(Recap of Cora’s Memoirs — Charlie and Cora were married on September 1 near Columbia, Missouri. she was 13; he was 20. They had been given some furniture, livestock, cooking “vessels,” from her father and his parents. The farm where they would live was rented, and it was next to other Palmer’s farms. There were nine Palmer brothers — Robert was the second oldest, Charlie was third.)
Cora’s Memoirs (written to her son, Charles, in 1961) continue . . .
September 3, 1897
“It was a two-room box house with an extra room upstairs. We all went to work and soon had everything all put in shape–stove up to cook on, etc. But we had to have a ‘straw tick’ to put our feather bed on. So–as your grandmother had given me a ‘tick’ along with some sheets, pillow cases, and a bedspread–they took it over to Robert’s place as he had thrashed wheat and had a stack of straw. They filled the ‘tick’ with nice class straw and that was our bed with the feather bed.
“We had bought a few groceries, so we had our first meal together: biscuits made with water, as we had no milk, fried bacon, and potatoes which an old man gave us who lived near and came over to welcome us. His name was Dr. Robert McNutt, who later became our good friend.

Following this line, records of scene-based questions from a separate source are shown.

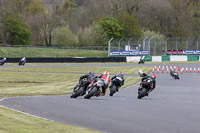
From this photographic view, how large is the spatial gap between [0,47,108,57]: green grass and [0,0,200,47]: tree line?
47.8ft

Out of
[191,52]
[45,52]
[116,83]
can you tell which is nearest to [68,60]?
[45,52]

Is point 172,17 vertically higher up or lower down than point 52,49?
higher up

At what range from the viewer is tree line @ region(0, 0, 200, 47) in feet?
256

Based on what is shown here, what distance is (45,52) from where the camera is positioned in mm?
59312

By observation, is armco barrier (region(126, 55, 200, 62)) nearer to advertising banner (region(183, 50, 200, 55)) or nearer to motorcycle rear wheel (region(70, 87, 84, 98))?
advertising banner (region(183, 50, 200, 55))

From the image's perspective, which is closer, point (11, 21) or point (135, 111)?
point (135, 111)

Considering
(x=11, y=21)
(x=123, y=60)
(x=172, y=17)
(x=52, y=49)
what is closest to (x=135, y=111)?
(x=123, y=60)

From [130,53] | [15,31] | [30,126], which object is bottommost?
[130,53]

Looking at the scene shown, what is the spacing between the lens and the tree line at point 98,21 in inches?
3068

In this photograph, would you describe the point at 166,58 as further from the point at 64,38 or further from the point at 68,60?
the point at 64,38

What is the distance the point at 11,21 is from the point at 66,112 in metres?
63.6

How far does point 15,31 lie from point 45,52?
15310 millimetres

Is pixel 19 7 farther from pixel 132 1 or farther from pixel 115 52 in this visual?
pixel 115 52

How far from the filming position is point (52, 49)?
60750 millimetres
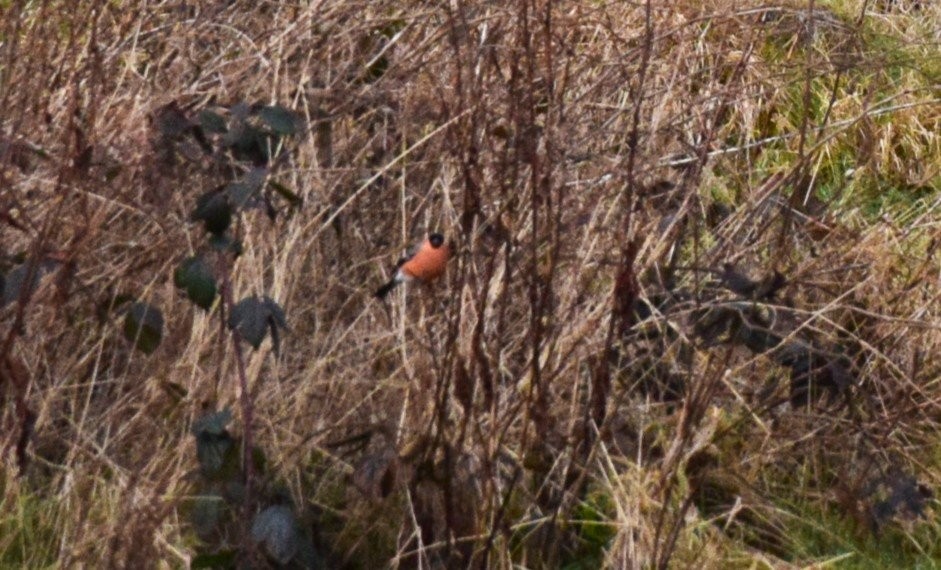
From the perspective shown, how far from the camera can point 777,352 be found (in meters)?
3.79

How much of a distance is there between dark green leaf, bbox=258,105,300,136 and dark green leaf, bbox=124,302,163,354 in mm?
479

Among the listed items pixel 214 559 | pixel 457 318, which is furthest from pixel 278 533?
pixel 457 318

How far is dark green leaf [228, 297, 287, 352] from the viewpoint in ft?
10.4

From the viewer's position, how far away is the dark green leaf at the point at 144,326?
3.46 meters

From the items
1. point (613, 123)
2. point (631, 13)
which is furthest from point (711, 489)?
point (631, 13)

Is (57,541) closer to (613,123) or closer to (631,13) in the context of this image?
(613,123)

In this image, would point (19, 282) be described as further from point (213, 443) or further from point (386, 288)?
point (386, 288)

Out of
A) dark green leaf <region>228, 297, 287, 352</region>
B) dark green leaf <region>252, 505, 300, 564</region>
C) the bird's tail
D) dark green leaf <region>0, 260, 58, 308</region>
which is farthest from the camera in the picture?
the bird's tail

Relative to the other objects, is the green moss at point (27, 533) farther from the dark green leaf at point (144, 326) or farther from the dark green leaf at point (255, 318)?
the dark green leaf at point (255, 318)

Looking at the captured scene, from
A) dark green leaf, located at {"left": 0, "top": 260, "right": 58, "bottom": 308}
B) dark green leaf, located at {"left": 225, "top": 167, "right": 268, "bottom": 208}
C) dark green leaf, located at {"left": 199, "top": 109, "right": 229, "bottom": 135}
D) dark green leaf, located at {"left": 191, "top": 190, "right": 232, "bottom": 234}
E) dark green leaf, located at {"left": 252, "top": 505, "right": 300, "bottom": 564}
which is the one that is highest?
dark green leaf, located at {"left": 199, "top": 109, "right": 229, "bottom": 135}

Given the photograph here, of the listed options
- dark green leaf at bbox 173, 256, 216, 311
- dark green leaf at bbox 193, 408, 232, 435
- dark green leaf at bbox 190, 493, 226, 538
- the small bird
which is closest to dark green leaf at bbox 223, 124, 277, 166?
dark green leaf at bbox 173, 256, 216, 311

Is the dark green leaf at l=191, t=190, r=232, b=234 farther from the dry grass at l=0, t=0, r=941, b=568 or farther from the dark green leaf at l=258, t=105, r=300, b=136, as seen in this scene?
the dry grass at l=0, t=0, r=941, b=568

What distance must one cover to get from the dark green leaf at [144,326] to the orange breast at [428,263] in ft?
1.69

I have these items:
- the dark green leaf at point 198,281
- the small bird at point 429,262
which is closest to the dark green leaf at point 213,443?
the dark green leaf at point 198,281
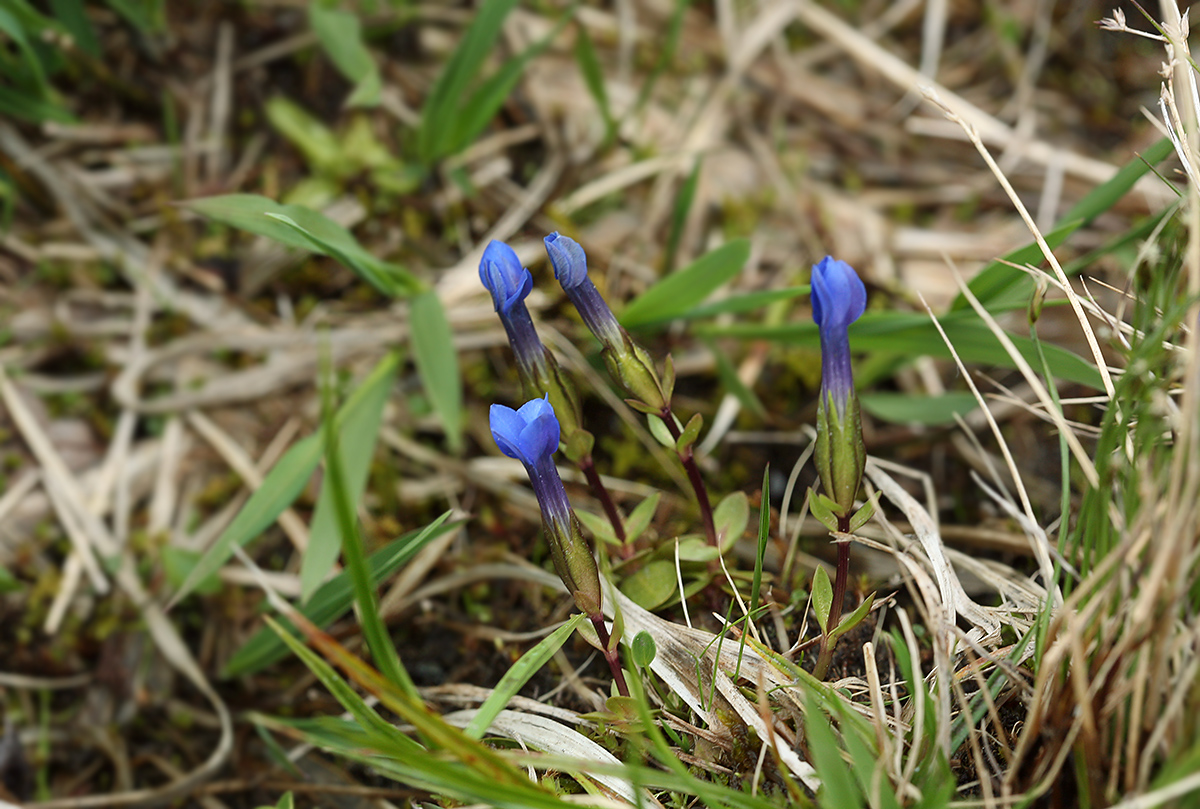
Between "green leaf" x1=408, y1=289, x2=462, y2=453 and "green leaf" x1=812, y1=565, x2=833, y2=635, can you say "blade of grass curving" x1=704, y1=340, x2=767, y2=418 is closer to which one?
"green leaf" x1=408, y1=289, x2=462, y2=453

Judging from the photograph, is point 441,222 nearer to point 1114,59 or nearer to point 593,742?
point 593,742

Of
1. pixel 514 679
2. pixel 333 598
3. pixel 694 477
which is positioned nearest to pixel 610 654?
pixel 514 679

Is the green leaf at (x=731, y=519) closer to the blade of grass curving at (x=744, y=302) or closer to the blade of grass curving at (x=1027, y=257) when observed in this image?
the blade of grass curving at (x=744, y=302)

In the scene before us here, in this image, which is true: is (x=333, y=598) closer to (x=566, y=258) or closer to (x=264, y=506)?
(x=264, y=506)

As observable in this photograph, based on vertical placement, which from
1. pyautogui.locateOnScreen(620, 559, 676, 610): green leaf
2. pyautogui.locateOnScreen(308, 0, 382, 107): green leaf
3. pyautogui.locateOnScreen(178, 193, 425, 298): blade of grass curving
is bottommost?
pyautogui.locateOnScreen(620, 559, 676, 610): green leaf

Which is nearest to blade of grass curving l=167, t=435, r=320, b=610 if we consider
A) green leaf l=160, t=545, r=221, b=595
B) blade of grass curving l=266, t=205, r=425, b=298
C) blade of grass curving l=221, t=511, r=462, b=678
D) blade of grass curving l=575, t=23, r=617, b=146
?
green leaf l=160, t=545, r=221, b=595

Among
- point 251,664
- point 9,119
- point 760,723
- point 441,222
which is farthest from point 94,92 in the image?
point 760,723
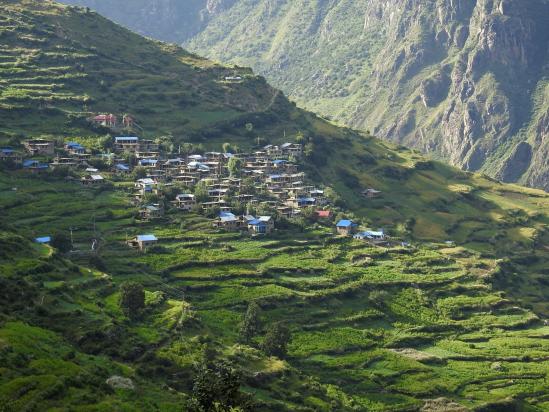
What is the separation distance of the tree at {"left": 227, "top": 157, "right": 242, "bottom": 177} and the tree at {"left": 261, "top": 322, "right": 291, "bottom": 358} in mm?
71953

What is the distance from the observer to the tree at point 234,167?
530ft

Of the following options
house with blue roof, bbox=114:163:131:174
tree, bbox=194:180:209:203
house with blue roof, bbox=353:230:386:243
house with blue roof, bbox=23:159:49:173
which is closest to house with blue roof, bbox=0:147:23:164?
house with blue roof, bbox=23:159:49:173

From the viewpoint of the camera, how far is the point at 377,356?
98188 millimetres

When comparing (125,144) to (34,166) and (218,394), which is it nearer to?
(34,166)

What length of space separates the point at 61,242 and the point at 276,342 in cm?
3090

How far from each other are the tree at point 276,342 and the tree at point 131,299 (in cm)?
1419

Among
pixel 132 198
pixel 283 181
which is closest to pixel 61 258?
pixel 132 198

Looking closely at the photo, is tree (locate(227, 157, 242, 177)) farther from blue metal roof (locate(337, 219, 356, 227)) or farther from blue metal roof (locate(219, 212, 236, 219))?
blue metal roof (locate(219, 212, 236, 219))

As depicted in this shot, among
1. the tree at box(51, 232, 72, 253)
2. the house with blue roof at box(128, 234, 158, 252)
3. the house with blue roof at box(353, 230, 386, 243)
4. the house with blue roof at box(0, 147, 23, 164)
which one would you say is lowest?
the house with blue roof at box(353, 230, 386, 243)

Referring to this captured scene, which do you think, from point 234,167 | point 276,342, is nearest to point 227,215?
point 234,167

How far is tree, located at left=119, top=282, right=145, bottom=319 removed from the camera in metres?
87.1

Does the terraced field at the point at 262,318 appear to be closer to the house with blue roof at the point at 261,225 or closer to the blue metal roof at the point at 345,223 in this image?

He was a native of England, and he was quite a character but a good old man, well educated and fine mannered.
“I was alone quite a lot that fall as your father had his corn on the farm he owned up by Oakland. I have forgotten to say where this farm we moved to was located. It was two and a half miles northeast of Gillaspy school house, seven miles northeast of Columbia, known then as the McNutt farm. He owned about 300 acres there. Robert had bought 160 acres from him, and a year later, Edney and your dad traded their 80 acres near Oakland Church for 120 acres of the farm we had rented. We had 45 acres, Edney the rest of it. We lived that winter in the little box house, which was rather cold. The big room was 18 feet square, and we just had a box wood-burning stove to heat it with.”